Meine Brüder und Schwestern im Norden

Meine Brüder und Schwestern im Norden ist wie Full Metal Village ein Heimatfilm von Sung-Hyung Cho. Allerdings verlässt Meine Brüder und Schwestern im Norden die Beschaulichkeit Schleswig-Holsteins, und zwar nicht nach Dänemark, sondern nach Nordkorea. Jetzt muss man wissen, dass Sung-Hyung Cho in Südkorea geboren ist und mit einem südkoreanischen Pass niemals in den Norden kommen könnte. Mit einem deutschen Pass hingegen ist es möglich. So kommt es, dass Meine Brüder und Schwestern im Norden im koreanischen, englischen und deutschem Original mit eher weniger lesbaren Untertiteln läuft. Das deutsche Original hat einen leichten koreanischen Akzent.

Kann ein Dokumentarfilm über Nordkorea überhaupt authentisch sein, da das Filmteam die ganze Zeit überwacht wird? Ich denke ja, auch wenn alles noch inszeniert wirkt. Die Gesprächspartner von Sung-Hyung Cho wurden ja vom Staat ausgesucht und die ganze Zeit sind Beobachter dabei. Insofern ist die Inszenierung Teil der Realität. Vielleicht ist es uns auch gar nicht bewusst, wieviel Inszenierung im real existierenden Kommunismus steckt. Irgendwann wird ein Plakat mit der Aufschrift "In koreanischer Geschwindigkeit werden wir ein Vorbild für die Welt sein." gezeigt. Na ja gut, das setzt voraus, dass man den Rest der Welt nicht kennt.

Ich bin auch nicht ganz sicher, ob man eine normale Schulstunde bei uns zu sehen bekommt, wenn das Fernsehen kommt vorbei. In einem Kindergarten würde man wahrscheinlich auch nicht einen normalen Tag mitbekommen. Erschreckend finde ich irgendwie, dass sich christliche Kindergärten nicht so wesentlich von kommunistischen unterscheiden. Man muss nur den Bezug von Gott auf Kim Il-Sung oder Kim Jong Un abändern. Es reicht ja aus, wenn einer über den gesamten Staat wacht. Insofern ist es kein Wunder, dass Kim Jong Il sich eines Nachts persönlich vom Fortschritt des Wasservergnügungsparks Munsu überzeugt hat, den er auch persönlich designt hat. In der Internationalen Fußballschule sind die Zimmer für die Kinder auch persönlich von Kim Jong-Un entworfen worden. Interessant ist auch, dass von Kim Il-Sung immer als Führer, Kim Jong-Il als General und von Kim Jong-Un als Marschall gesprochen wird.

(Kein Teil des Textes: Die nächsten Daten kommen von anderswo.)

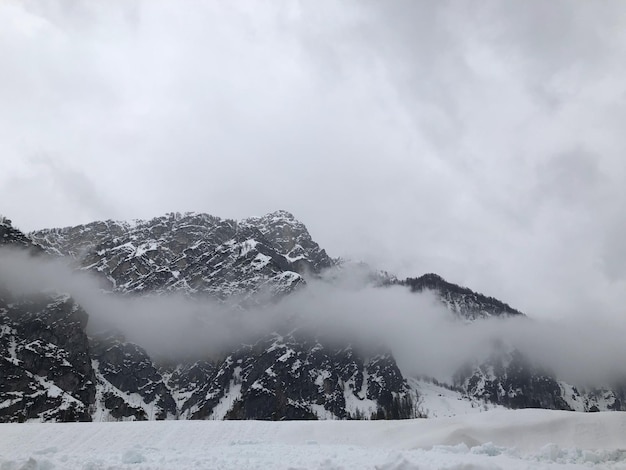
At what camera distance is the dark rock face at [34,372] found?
16275 cm

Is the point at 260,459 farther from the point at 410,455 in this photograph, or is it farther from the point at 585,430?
the point at 585,430

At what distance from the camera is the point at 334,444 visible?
43.3m

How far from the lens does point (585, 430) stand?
132ft

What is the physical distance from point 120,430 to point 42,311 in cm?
18052

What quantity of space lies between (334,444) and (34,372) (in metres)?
173

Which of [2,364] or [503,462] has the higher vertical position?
[2,364]

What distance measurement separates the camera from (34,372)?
177 metres

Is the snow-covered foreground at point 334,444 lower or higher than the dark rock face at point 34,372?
lower

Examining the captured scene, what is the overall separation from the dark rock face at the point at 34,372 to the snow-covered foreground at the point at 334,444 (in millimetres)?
137241

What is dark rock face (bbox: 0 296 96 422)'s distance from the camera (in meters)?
163

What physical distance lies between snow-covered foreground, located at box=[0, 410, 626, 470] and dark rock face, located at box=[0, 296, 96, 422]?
450 feet

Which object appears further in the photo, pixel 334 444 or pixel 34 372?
pixel 34 372

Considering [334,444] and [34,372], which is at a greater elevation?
[34,372]

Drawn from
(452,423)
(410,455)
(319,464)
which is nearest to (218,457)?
(319,464)
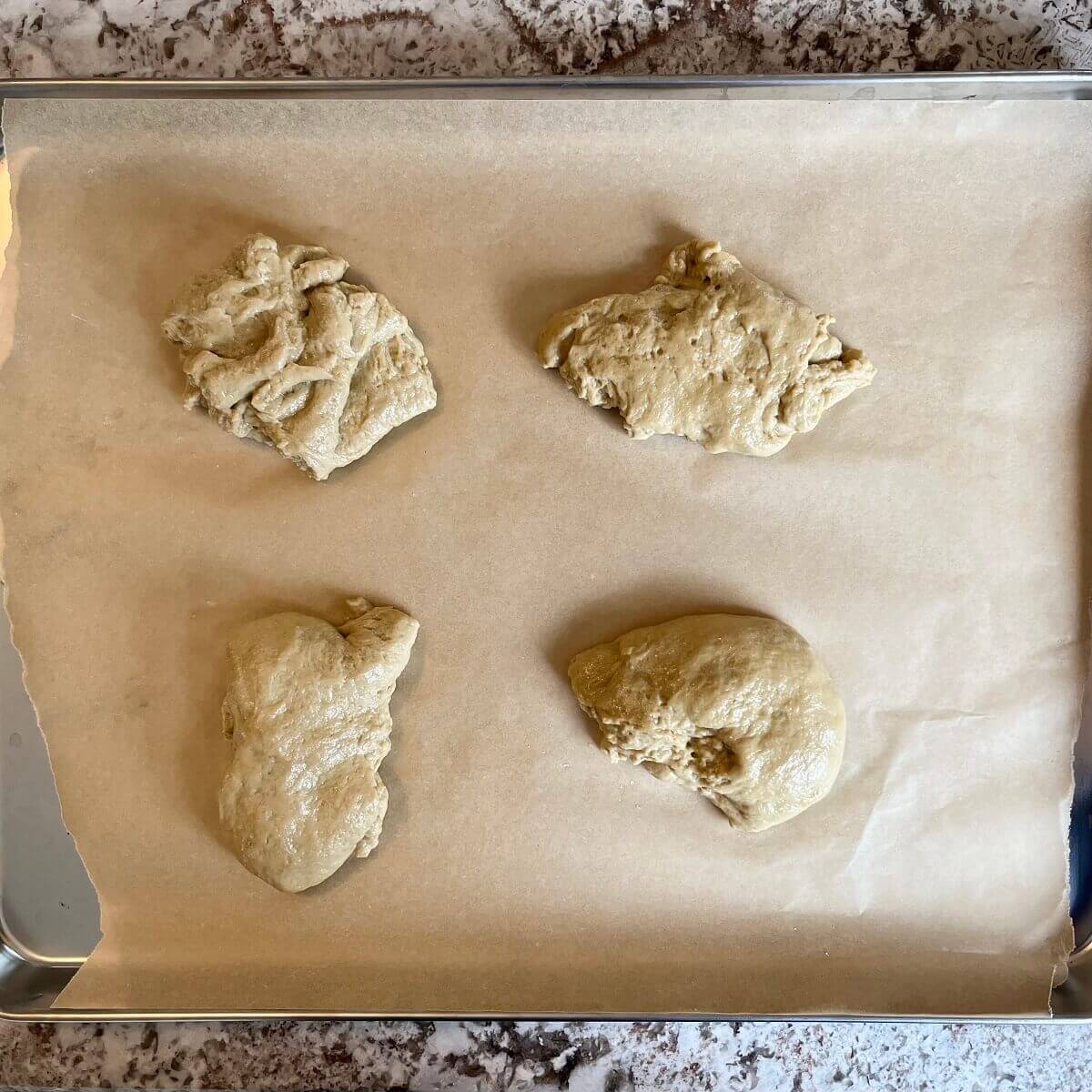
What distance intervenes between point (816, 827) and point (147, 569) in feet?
6.46

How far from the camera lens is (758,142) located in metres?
2.08

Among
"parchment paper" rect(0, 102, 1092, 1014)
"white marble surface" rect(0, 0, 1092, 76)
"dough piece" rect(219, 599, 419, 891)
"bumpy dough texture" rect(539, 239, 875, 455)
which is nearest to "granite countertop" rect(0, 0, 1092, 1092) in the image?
"white marble surface" rect(0, 0, 1092, 76)

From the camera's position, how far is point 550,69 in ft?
7.02

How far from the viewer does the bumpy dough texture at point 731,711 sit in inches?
78.6

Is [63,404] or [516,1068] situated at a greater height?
[63,404]

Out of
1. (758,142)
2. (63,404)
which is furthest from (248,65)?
(758,142)

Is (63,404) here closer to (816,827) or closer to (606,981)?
(606,981)

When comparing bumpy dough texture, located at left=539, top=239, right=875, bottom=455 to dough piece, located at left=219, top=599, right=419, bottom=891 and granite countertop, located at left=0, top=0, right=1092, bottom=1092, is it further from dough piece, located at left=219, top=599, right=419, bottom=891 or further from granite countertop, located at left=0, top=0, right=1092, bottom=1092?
dough piece, located at left=219, top=599, right=419, bottom=891

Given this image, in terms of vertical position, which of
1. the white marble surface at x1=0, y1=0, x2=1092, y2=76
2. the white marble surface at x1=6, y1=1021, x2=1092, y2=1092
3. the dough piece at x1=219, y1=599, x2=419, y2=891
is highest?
the white marble surface at x1=0, y1=0, x2=1092, y2=76

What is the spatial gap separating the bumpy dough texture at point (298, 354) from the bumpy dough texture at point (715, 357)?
0.45 meters

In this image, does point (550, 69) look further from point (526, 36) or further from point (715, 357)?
point (715, 357)

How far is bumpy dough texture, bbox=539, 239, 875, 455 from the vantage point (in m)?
2.04

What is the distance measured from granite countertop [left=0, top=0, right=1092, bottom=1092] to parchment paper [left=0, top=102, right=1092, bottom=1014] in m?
0.16

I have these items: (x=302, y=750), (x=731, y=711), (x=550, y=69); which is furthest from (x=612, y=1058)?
(x=550, y=69)
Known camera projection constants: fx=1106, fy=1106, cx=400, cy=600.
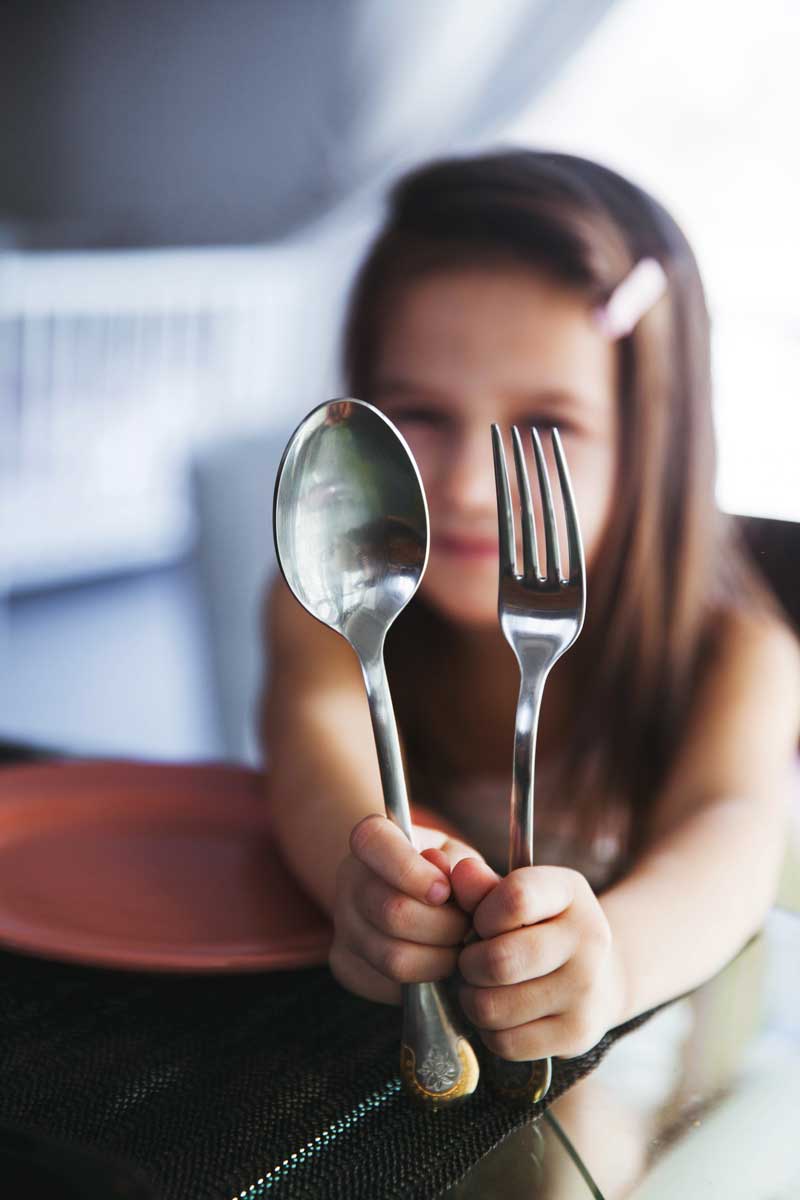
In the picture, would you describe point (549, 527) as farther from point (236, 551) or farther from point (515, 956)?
point (236, 551)

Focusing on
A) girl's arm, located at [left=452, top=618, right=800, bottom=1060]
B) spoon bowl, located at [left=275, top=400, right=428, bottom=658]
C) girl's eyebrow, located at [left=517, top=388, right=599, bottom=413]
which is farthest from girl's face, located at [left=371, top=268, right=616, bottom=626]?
spoon bowl, located at [left=275, top=400, right=428, bottom=658]

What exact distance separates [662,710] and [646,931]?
219 mm

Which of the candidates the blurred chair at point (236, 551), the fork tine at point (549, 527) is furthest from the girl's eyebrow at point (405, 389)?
the fork tine at point (549, 527)

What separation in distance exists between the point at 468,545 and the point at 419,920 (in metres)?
0.27

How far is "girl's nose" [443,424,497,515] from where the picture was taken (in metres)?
0.50

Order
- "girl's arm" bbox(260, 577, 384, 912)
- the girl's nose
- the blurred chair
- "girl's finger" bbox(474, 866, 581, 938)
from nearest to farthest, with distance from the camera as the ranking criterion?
"girl's finger" bbox(474, 866, 581, 938) < "girl's arm" bbox(260, 577, 384, 912) < the girl's nose < the blurred chair

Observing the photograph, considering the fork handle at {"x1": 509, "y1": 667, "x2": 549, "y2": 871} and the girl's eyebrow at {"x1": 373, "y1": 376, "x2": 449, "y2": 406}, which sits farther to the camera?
the girl's eyebrow at {"x1": 373, "y1": 376, "x2": 449, "y2": 406}

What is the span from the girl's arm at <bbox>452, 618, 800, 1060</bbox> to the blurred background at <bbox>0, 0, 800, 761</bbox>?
9cm

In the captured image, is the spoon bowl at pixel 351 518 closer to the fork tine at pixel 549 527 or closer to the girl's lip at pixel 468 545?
the fork tine at pixel 549 527

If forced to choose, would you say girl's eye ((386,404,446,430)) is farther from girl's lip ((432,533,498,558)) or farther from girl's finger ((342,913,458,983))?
girl's finger ((342,913,458,983))

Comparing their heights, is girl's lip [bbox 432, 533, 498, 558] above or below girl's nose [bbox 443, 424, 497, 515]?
below

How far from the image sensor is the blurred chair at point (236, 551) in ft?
2.14

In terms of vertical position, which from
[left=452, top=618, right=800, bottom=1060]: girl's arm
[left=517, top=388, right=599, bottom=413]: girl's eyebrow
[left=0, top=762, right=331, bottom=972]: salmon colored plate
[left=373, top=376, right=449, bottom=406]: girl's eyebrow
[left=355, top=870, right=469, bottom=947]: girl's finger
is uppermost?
[left=517, top=388, right=599, bottom=413]: girl's eyebrow

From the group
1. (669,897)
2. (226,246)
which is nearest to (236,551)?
(226,246)
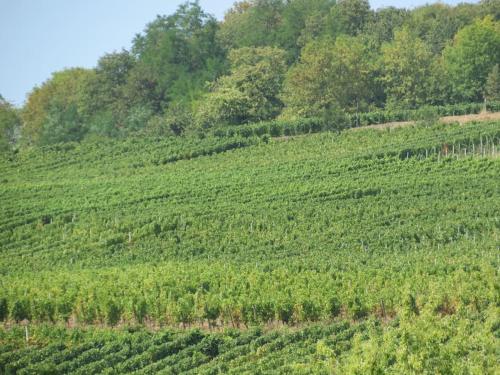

Irgendwie lässt die Beobachtung es nicht zu, über private Sachen zu sprechen. Allerdings zeigt sich, dass die Bauern auf dem Lande ähnlich schlau sind, wie diejenigen in Schleswig-Holstein. Sie haben eine Biogasanlage, mit der sie Gas zum Kochen gewinnen. Die Näherinnen in Wonsan arbeiten für den ausländischen Markt, wobei alles über China exportiert werden muss. Man wird aber niemals "Made in North Korea" in den Kleidungsstücken finden. Trotz Sozialismus gibt es aber immer wieder Anreizsysteme, um die Leute am Arbeiten zu halten. Vielleicht sollte man es wie der eine Maler halten, der nur schöne Bilder malt, weil ihm hässliche Motive nicht gefallen.

Es ist schwierig, Meine Brüder und Schwestern im Norden in eine Wertung zu packen. Irgendwie müsste man den Mut von Sung-Hyung Cho einpreisen. Damit komme ich auf etwa 20 von gezahlten 8 Euro. Dennoch verbleibt ein beklemmendes Gefühl. Sattelt die Pferde, um für die Revolution zu reiten. Irgendwann schaffen unsere Soldaten die Wiedervereinigung.